Cela peut s’entendre comme une immersion, d’abord. Une plongée en eaux profondes, une submersion lente, avec passage de perturbations, brassage par tourbillons ébullients jusqu’à toucher le sable. S’ensuit l’exploration d’un relief plus accidenté. Au gré des couches traversées, les densités se modifient, le milieu se transforme, s’éclaircit, s’opacifie, toujours fluide cependant. Charriant peu à peu des corps étrangers à la manière d’un tsunami, le courant se clarifie, les matériaux en supension décantent. Ces larges mouvements de marée sont perçus comme par en dessous. Gestaltiste, on comprendrait rapidement que le rapport entre l’élément qu’on prendrait aisément pour le fond et la longue tenue du soprano initiale pour une forme qui s’en détache et s’arrache peut se renverser, et celle-ci devenir en quelque sorte l’exposition de ce fond, la lisière qui la soutient lui donnant forme en se faisant fond à son tour. Troublantes épousailles entre l’imperturbable commettage d’Evan Parker et de ces enveloppements liquides, qui se font à l’occasion chaleureuses bourrades, par la puissante machine de Jean-Marc Foussat. L’amour, probablement.

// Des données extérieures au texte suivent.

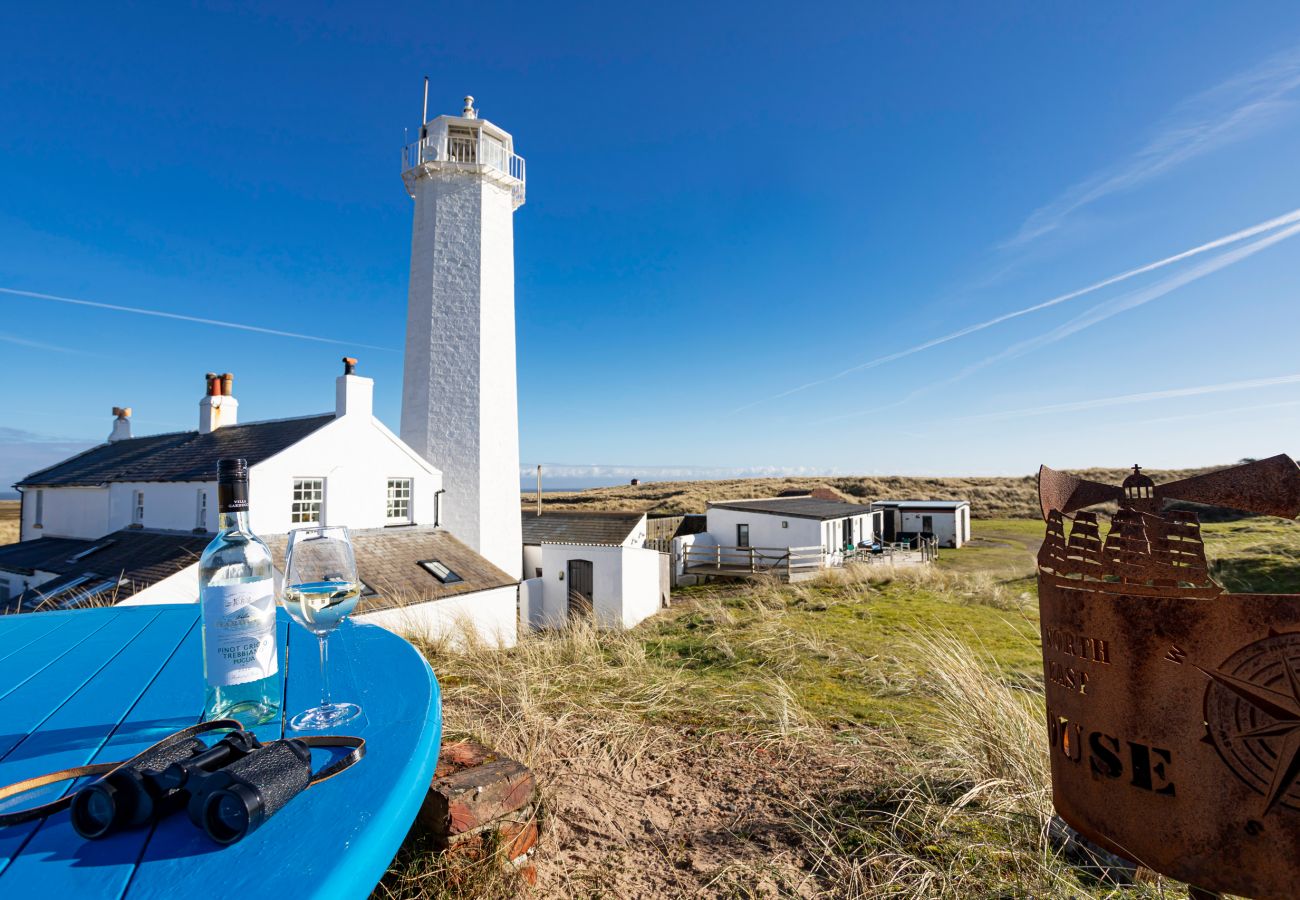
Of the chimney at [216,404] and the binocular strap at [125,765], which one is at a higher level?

On pourrait transposer cette torsion dans l’écoute provoquée par ces maîtres-illusionistes dans le milieu éolien de la deuxième pièce. Le blizzard qui balaye l’espace trouve dans le souffle mis à nu par le saxophoniste une image en quoi non seulement le condenser, le réfléchir et, derechef, l’exposer, mais plus souterrainement l’exprimer. En se faisant vent lui-même, faire du simple mugissement qui l’emporte une forme à son tour. Planeur dans le vent, c’est le vent même qui plane.

Reprenons maintenant le fil de la lecture tel qu’il nous est proposé : allant de l’amour à la provocation, la face B ne s’achèvera jamais. Le sillon se ferme sur une obsédante trépidation, qui ne cessera que par l’usure du sillon ou celle de l’aiguille, à moins qu’après un temps de stupeur, violence pour violence, on ne relève le bras de la platine. C’est qu’une telle histoire ne pouvait s’achever ; allant de l’amour à la provocation, elle est l’insolence même.

Philippe Alen

1Une histoire née au cours de l’été ’80. Quand Foussat enregistre l’édition de Pisa de cette année-là pour donner lieu à Pisa 1980. Improvisator Symposium (Incus 37). Histoire d’emblée située sur le plan d’une filiation. Parker et Foussat auraient pu s’adresser l’un à l’autre, depuis leur place respective, ce vers de Victor Hugo, justement emprunté à L’art d’être grand-père : « Qu’est ceci ? Ça m’a l’air fort beau, quoique tortu. » (« Les griffonnages de l’écolier ». La session Abattage est l’émouvant premier jalon de cette histoire quadragénaire.